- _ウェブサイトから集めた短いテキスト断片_
________________________________________
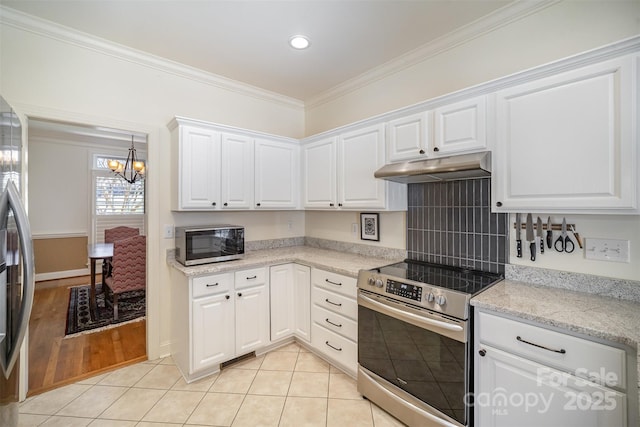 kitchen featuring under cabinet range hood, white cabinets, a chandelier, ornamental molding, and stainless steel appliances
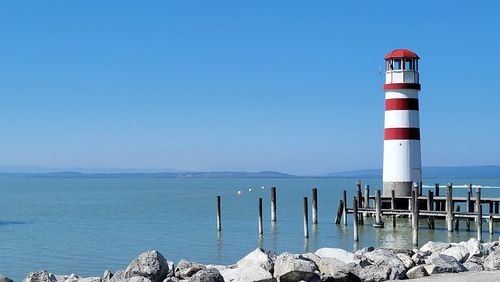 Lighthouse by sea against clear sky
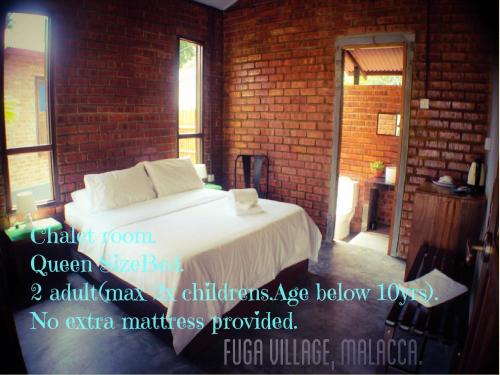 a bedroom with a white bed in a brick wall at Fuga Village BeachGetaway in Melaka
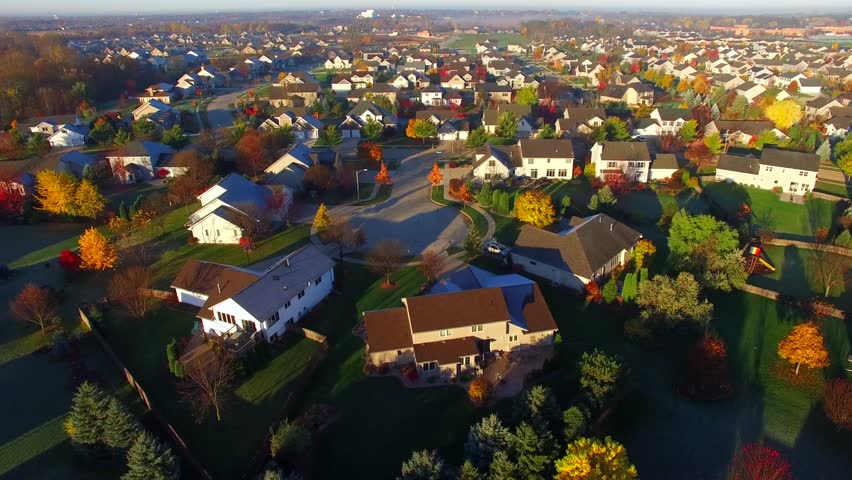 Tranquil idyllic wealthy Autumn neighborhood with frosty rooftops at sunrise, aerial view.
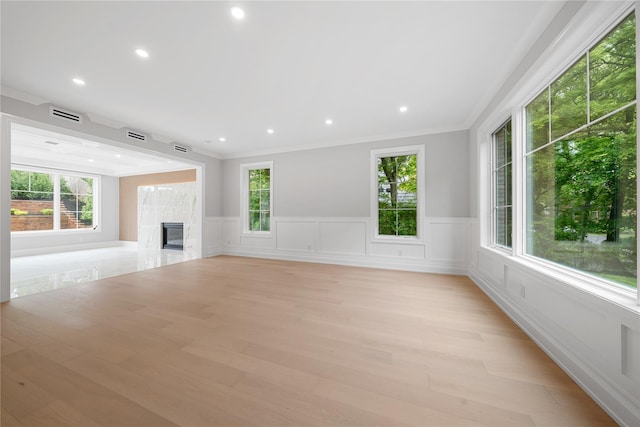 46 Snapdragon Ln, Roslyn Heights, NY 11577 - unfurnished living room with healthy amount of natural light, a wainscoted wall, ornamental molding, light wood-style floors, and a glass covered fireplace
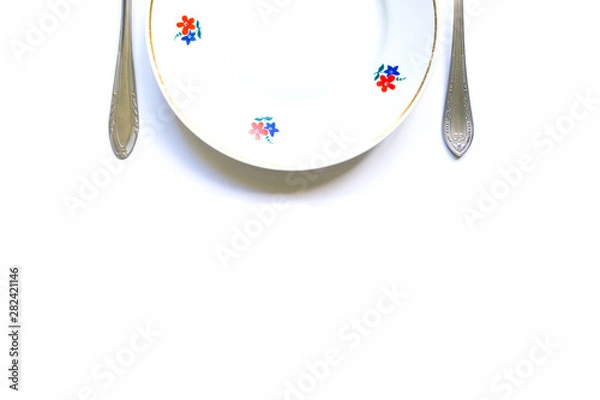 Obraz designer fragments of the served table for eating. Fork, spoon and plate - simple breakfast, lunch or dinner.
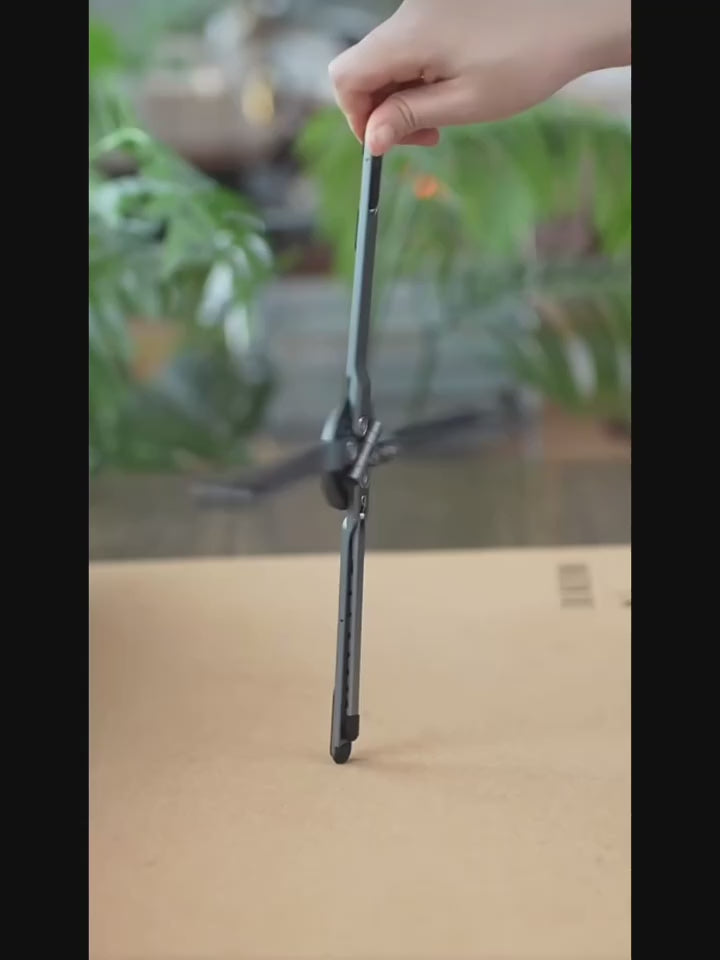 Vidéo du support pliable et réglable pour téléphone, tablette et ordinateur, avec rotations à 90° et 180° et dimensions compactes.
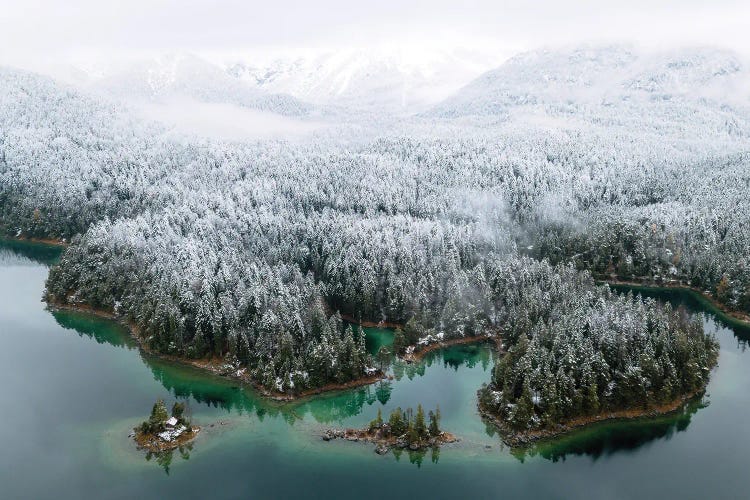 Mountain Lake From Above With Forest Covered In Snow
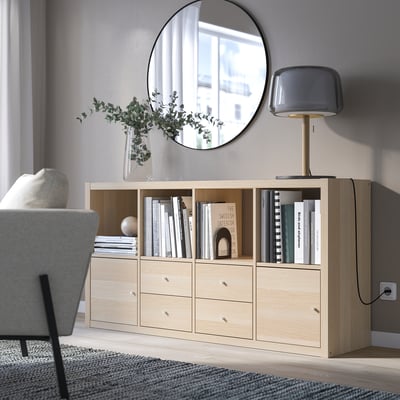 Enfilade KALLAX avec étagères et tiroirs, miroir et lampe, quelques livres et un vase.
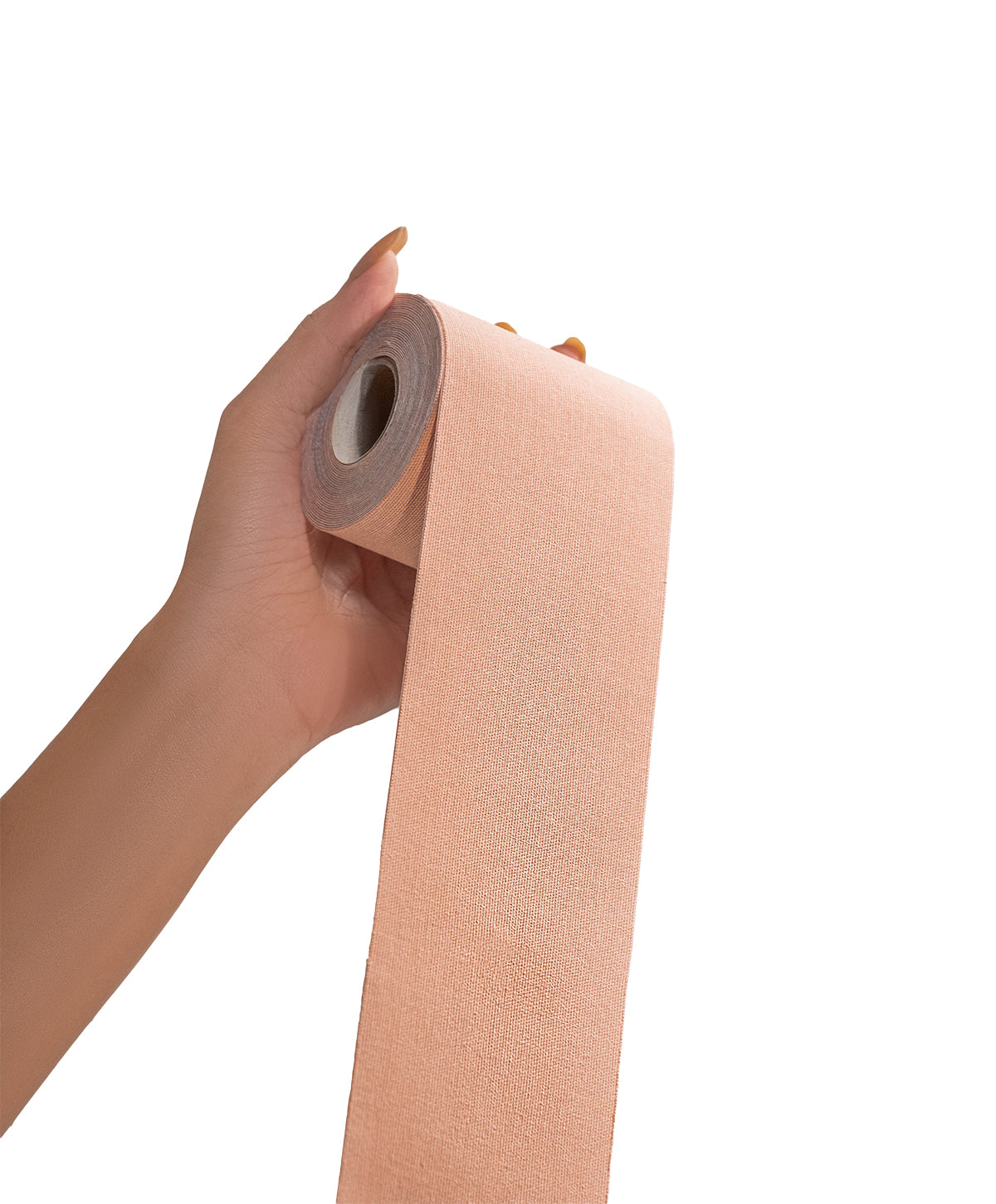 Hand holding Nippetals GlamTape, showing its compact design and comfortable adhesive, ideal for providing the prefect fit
________________________________________
上の資料のすべての行を、画像は入れずに、文字を一つも変えないで書き出してください。

- _解答_
 kitchen featuring under cabinet range hood, white cabinets, a chandelier, ornamental molding, and stainless steel appliances
 Lighthouse by sea against clear sky
 a bedroom with a white bed in a brick wall at Fuga Village BeachGetaway in Melaka
 Tranquil idyllic wealthy Autumn neighborhood with frosty rooftops at sunrise, aerial view.
 46 Snapdragon Ln, Roslyn Heights, NY 11577 - unfurnished living room with healthy amount of natural light, a wainscoted wall, ornamental molding, light wood-style floors, and a glass covered fireplace
 Obraz designer fragments of the served table for eating. Fork, spoon and plate - simple breakfast, lunch or dinner.
 Vidéo du support pliable et réglable pour téléphone, tablette et ordinateur, avec rotations à 90° et 180° et dimensions compactes.
 Mountain Lake From Above With Forest Covered In Snow
 Enfilade KALLAX avec étagères et tiroirs, miroir et lampe, quelques livres et un vase.
 Hand holding Nippetals GlamTape, showing its compact design and comfortable adhesive, ideal for providing the prefect fit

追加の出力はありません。